Jahr: 2018 | Regie und Drehbuch: Ethan und Joel Coen | Western-Episodenfilm | Länge: 132min | Location: Wilder Westen

Für die neuesten Filme gab es eigentlich bisher immer nur eine Adresse, das Kino. Dahin pilgerte man früher bevor der Strom der Cineasten immer dünner wurde, weil erst das Fernsehen und nun auch Streaminganbieter alternative Angebote anbieten. Die neueste Strategie dieser Streaminganbieter ist es nicht nur den bezahlenden Kunden mit Serien zu unterhalten, sondern ihm eigenproduzierte Filme anzubieten. Und daran beteiligen sich immer bekanntere Größen der Hollywood-Kinoindustrie, so wie die Coen-Brüder, deren Oeuvre eigentlich jedem Kinobesucher irgendwann mal in irgendeiner Form begegnet ist.
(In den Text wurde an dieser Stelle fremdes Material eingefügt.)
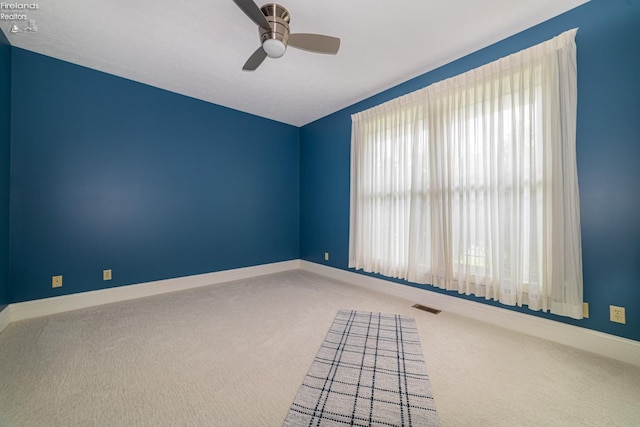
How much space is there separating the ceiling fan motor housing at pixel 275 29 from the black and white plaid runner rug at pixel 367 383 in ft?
7.84

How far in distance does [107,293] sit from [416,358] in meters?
3.41

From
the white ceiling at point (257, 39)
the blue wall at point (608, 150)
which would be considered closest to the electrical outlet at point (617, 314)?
the blue wall at point (608, 150)

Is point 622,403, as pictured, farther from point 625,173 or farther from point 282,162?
point 282,162

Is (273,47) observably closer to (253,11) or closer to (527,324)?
(253,11)

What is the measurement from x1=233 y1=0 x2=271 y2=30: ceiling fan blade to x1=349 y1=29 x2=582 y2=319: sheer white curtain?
6.26 feet

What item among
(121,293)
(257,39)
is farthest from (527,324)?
(121,293)

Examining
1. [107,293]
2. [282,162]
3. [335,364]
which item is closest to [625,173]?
[335,364]

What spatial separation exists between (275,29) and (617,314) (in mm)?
3316

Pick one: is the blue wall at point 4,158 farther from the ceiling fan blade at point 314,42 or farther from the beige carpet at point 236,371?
the ceiling fan blade at point 314,42

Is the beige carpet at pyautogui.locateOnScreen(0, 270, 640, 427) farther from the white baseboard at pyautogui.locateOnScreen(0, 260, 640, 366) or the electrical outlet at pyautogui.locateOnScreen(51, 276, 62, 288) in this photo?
the electrical outlet at pyautogui.locateOnScreen(51, 276, 62, 288)

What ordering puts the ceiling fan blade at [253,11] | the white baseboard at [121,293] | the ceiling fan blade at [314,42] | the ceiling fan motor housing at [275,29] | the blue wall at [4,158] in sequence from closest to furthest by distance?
the ceiling fan blade at [253,11], the ceiling fan motor housing at [275,29], the ceiling fan blade at [314,42], the blue wall at [4,158], the white baseboard at [121,293]

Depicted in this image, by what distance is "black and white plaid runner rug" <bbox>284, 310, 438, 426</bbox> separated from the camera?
126 centimetres

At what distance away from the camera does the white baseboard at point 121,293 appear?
2.46 metres

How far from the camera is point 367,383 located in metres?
1.52
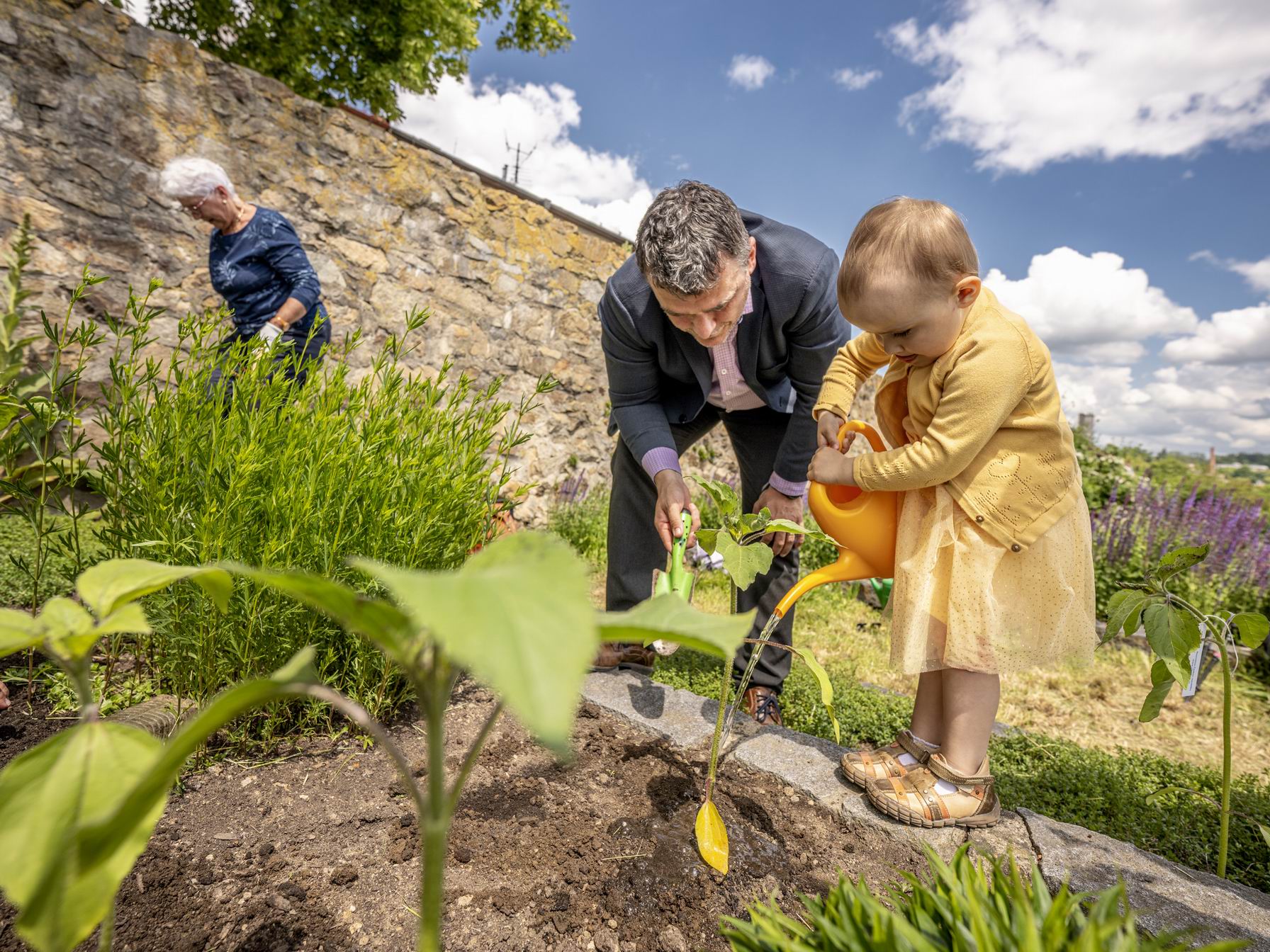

Mit dem Westernfilm „The Ballad of Buster Scruggs“ liefern sie einen Episodenfilm für netflix ab, der in seiner Struktur noch wie eine Serie wirkt, denn er besteht aus sechs unterschiedlichen Geschichten, deren inhaltliche Gemeinsamkeit das Leben (und Sterben) im Wilden Westen ist.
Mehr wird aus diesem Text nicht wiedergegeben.